Work order — Every line from the one with "Courtney Cole quotes: It" to the one with "Bonus Question 6.02x10", including those two, is to be copied exactly; all other lines of the entries below are left out.

--- Material for this exercise Enclosed Below ---

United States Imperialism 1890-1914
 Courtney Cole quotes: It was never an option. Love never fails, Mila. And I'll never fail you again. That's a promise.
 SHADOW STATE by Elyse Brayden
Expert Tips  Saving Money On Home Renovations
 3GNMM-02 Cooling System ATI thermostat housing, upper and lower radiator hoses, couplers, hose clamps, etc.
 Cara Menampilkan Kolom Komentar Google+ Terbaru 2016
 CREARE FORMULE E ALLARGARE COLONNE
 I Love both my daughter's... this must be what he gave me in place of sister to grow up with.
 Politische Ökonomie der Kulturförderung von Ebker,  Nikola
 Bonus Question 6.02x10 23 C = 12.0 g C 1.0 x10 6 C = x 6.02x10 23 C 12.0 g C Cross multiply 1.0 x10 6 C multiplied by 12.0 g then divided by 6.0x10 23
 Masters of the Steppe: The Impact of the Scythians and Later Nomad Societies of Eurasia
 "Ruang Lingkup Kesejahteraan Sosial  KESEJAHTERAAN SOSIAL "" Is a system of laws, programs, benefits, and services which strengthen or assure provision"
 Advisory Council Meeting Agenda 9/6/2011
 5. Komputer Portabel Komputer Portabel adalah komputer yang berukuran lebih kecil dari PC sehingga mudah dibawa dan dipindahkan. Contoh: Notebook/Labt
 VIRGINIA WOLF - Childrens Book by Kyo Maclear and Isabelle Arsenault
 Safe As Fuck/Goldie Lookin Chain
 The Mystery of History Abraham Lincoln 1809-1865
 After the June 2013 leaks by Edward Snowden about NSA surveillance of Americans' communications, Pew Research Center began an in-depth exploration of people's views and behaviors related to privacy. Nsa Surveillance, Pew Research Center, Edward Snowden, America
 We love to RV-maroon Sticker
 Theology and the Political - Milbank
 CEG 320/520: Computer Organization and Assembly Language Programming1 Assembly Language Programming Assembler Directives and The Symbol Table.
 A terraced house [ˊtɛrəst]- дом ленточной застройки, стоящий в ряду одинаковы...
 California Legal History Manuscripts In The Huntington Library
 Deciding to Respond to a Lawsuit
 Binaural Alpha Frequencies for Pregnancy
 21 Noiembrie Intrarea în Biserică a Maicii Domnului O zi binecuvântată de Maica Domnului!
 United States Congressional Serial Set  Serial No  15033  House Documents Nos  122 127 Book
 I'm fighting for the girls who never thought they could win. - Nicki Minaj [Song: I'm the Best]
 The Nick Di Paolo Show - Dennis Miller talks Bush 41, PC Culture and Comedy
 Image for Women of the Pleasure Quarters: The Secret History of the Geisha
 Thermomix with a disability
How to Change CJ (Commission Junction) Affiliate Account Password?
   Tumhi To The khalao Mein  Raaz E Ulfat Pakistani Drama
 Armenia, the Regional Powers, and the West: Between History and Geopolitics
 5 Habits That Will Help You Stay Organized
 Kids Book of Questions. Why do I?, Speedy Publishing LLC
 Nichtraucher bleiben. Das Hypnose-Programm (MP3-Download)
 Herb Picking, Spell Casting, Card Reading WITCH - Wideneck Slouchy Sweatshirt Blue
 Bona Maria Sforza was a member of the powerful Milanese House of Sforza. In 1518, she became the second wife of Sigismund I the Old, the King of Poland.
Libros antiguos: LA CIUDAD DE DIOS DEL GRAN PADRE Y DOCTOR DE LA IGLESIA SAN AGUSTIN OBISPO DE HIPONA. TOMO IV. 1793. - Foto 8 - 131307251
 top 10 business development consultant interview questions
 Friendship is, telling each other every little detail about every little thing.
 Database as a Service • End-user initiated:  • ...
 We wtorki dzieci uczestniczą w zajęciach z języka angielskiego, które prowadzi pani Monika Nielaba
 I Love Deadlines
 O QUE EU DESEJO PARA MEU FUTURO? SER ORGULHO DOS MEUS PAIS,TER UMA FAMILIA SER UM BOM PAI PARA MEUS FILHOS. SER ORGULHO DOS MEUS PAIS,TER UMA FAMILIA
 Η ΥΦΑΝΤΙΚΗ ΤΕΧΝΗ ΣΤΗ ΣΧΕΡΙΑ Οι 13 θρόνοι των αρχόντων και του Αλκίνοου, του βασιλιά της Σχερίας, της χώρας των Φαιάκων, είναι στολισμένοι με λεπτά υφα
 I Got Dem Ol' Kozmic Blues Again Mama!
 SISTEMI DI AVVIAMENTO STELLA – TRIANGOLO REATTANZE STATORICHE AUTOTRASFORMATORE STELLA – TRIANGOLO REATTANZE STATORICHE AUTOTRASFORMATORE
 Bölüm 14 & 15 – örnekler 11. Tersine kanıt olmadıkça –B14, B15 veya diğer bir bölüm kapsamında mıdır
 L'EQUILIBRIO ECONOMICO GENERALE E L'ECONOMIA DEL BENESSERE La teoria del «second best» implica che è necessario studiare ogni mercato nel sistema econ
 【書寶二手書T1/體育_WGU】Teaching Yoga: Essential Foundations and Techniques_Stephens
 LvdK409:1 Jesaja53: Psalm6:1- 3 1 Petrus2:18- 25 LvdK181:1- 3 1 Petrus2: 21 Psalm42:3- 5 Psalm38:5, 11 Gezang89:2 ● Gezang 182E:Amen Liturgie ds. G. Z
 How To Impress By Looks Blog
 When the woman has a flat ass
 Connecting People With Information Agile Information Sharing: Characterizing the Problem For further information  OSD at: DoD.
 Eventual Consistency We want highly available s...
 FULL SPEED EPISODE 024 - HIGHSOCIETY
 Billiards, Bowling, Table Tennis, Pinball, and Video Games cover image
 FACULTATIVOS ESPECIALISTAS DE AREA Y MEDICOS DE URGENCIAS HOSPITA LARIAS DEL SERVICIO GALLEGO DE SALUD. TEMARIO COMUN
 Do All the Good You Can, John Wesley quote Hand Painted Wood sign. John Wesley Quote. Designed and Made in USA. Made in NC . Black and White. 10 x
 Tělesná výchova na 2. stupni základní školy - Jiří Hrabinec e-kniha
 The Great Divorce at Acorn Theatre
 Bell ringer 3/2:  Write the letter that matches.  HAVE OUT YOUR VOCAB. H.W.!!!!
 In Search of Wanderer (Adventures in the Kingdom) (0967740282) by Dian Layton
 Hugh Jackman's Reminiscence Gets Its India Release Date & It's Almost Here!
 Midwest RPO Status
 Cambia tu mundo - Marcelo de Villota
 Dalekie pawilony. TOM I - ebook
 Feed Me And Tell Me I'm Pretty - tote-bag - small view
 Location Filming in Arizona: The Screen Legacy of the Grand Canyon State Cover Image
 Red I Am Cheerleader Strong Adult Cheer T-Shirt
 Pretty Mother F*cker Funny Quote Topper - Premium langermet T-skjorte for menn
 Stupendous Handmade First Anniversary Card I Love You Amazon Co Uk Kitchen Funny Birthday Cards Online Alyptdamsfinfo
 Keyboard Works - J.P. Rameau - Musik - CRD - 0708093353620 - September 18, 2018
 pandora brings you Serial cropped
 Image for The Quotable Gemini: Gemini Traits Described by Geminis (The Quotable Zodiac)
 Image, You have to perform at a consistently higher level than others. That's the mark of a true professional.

--- End of Enclosed Material for this exercise ---

Worked solution —
 Courtney Cole quotes: It was never an option. Love never fails, Mila. And I'll never fail you again. That's a promise.
 SHADOW STATE by Elyse Brayden
Expert Tips  Saving Money On Home Renovations
 3GNMM-02 Cooling System ATI thermostat housing, upper and lower radiator hoses, couplers, hose clamps, etc.
 Cara Menampilkan Kolom Komentar Google+ Terbaru 2016
 CREARE FORMULE E ALLARGARE COLONNE
 I Love both my daughter's... this must be what he gave me in place of sister to grow up with.
 Politische Ökonomie der Kulturförderung von Ebker,  Nikola
 Bonus Question 6.02x10 23 C = 12.0 g C 1.0 x10 6 C = x 6.02x10 23 C 12.0 g C Cross multiply 1.0 x10 6 C multiplied by 12.0 g then divided by 6.0x10 23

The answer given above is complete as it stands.